L’Italia non ha contrastato la diffusione della Xylella.
La Corte Europea contesta all'Italia la mancata attuazione di due misure: la rimozione di una serie di piante malate e il monitoraggio sull'avanzamento della malattia
L'Italia è venuta meno all'attuazione delle misure volte ad impedire l’avanzare del batterio, nel 2013 diffuso solo in provincia di Lecce, negli ulivi salentini.
Inoltre, “non ha garantito, nella zona di contenimento, il monitoraggio della presenza della Xylella” con “ispezioni annuali effettuate al momento opportuno durante l’anno.”
Nel 2015 la Commissione impose misure volte ad eradicare il batterio, che prevedevano la rimozione delle piante infette e pure degli alberi situati nel raggio di 100 metri di distanza da quelli contagiati. Misure da attuare non solo nella zona infetta, ma anche in una zona ‘cuscinetto’.
24 agricoltori di Oria e Torchiarolo, in provincia di Brindisi, presentarono ricorsi al Tar Lazio per bloccare le ruspe sui propri uliveti. I giudici amministrativi avevano congelato la misura e, nel gennaio 2016, avevano deciso di sospendere il giudizio, sollevando sei questioni pregiudiziali dinanzi alla Corte di Giustizia.
Nel 2016 la Corte di Giustizia Ue aveva dichiarato la legalità delle misure ritenendo che la misura fosse proporzionata all'obiettivo di protezione fitosanitaria nell'Unione e giustificata dal principio di precauzione, tenuto conto delle prove scientifiche di cui la Commissione disponeva al momento della sua adozione.
Nel maggio 2018, l’Italia era poi stata deferita per la diffusione del batterio alla stessa Corte lussemburghese. Per i Commissari UE: “La lotta al batterio è stata un fallimento. Abbattete gli alberi malati.”
Per l'Ue la situazione era allarmante: quasi tremila ulivi furono trovati positivi al batterio in un’area dove nel 2015 la Xylella aveva aggredito solo pochi esemplari.
La sentenza del 5 settembre 2019 comporta solo il pagamento delle spese processuali e non il pagamento di una pena per il governo.
La Xylella e la produzione di Olio nel Salento
Il batterio xylella fastidiosa è un patogeno da quarantena che può colonizzare oltre 500 specie di piante diverse. È nota per i danni da centinaia di milioni che provoca ogni anno nei vigneti della California e negli agrumeti del Sud America.
In Salento è stato segnalato il primo focolaio nel 2013 e da allora ha provocato l'essiccamento rapido degli ulivi.
Secondo una stima della Coldiretti di Lecce la produzione di olio nel Salento è crollata del 73%, con un danno di 1,2 miliardi di euro.
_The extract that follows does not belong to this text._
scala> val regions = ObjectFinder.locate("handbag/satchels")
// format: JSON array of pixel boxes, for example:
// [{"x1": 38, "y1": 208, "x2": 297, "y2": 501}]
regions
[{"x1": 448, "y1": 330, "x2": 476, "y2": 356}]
Riscontrata per la prima volta nel 2013 in un’azienda di Gallipoli, la malattia si è rapidamente diffusa. In totale la Xylella ha provocato la morte di 21 milioni di piante.
Il piano di emergenza messo a punto dal commissario per l’emergenza Giuseppe Silletti non era stato attuato ed era stato oggetto anche di un’inchiesta da parte della procura di Lecce che riteneva eccessiva la strategia di abbattimento delle piante malate e di quelle sane nelle vicinanze.
Si sospettava addirittura che la «peste degli ulivi» fosse stata diffusa volutamente ( le accuse a carico di Silletti sono state archiviate dopo 4 anni).
La diffusione della Xylella in Europa
Dopo il Salento, nuovi focolai di diverse sottospecie del batterio sono stati scoperti in Francia (Corsica e Costa Azzurra), Spagna (Baleari, Valencia e Madrid), Toscana (Monte Argentario), Portogallo (Porto).
Nel maggio 2019 l'Italia ha adottato un decreto per accelerare l'applicazione delle misure di quarantena e sostenere il settore oleicolo della Puglia con un piano da 150 milioni di euro per il 2020 e 2021.